NUA

Situation: I have a 401(k) plan and take the employer stock out in kind paying income tax on the cost basis only. When the shares are sold, the difference between the cost basis and the market value at the time of distribution, the net unrealized appreciation (NUA), is taxed at long-term capital gains rates. The cost basis of the employer stock is $25 and the market value at time of distribution is $100. I know that I have the following tax implications under these scenarios:

• If I sell the stock at the time of distribution, I have a long term cap gain of $75.
• If I sell the stock within one year and the market value at the time of sale is $125, then I have a $75 long term gain and a $25 short term gain.
• If I sell the stock after one year and the market value at the time of sale is $125, then I have a $100 long term gain.
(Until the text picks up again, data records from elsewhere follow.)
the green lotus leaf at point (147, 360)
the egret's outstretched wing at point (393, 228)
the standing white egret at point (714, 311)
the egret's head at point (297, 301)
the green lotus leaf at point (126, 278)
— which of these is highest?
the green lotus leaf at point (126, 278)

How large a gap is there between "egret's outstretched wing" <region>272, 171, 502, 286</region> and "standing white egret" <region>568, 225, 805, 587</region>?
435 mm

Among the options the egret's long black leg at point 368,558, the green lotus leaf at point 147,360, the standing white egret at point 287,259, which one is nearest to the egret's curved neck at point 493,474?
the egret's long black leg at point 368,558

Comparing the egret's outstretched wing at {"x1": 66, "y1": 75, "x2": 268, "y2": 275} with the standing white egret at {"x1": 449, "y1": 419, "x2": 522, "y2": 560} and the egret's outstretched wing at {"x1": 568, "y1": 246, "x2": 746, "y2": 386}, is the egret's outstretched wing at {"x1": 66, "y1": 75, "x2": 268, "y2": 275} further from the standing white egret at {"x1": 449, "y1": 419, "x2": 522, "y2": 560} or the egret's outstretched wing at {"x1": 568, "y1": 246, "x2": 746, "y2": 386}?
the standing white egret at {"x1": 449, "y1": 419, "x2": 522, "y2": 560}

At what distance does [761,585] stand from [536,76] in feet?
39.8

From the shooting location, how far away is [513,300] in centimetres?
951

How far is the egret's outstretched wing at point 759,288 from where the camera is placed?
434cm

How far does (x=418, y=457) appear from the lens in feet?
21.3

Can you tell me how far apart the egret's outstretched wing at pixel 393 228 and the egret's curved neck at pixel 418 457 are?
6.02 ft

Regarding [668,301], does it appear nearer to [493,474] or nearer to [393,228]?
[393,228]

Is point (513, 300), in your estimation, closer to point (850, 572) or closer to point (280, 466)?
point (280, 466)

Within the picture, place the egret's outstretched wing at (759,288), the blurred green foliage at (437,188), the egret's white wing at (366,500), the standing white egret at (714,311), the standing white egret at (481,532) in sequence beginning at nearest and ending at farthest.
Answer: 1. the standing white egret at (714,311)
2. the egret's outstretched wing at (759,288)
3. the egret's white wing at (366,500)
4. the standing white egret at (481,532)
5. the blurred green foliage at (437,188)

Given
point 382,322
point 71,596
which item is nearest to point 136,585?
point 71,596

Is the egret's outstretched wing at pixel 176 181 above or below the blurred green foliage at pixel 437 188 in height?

But what if the market value drops to $75 and is sold either within 1 year or after 1 year, do you ignore this and still pay a capital gain on the difference between the cost of $25 and the market at distribution of $100? Or, do you only show a gain of $50 ($75 sale price less $25 cost)? Or is there a loss?



Your bullet points are all correct.

For your question, the reduction in FMV results in a reduction of the NUA per share from $75 to $50. There is no capital loss until the FMV drops below $25 at the time of sale. Obviously, the FMV will fluctuate constantly and if the value drops but is then recouped, the original NUA is restored back up to the max of $75 per share.

This discussion I presume assumes that the stocks is distributed as part of a lump sum distribtuion in order to qualify as NUA. If shares are received in a distribution that does not qualify as a lump sum distribution, only the NUA attributable to the employee’s after-tax contributions is excludable.

Thank you for your responses. Yes, the shares were part of a lump sum distribution.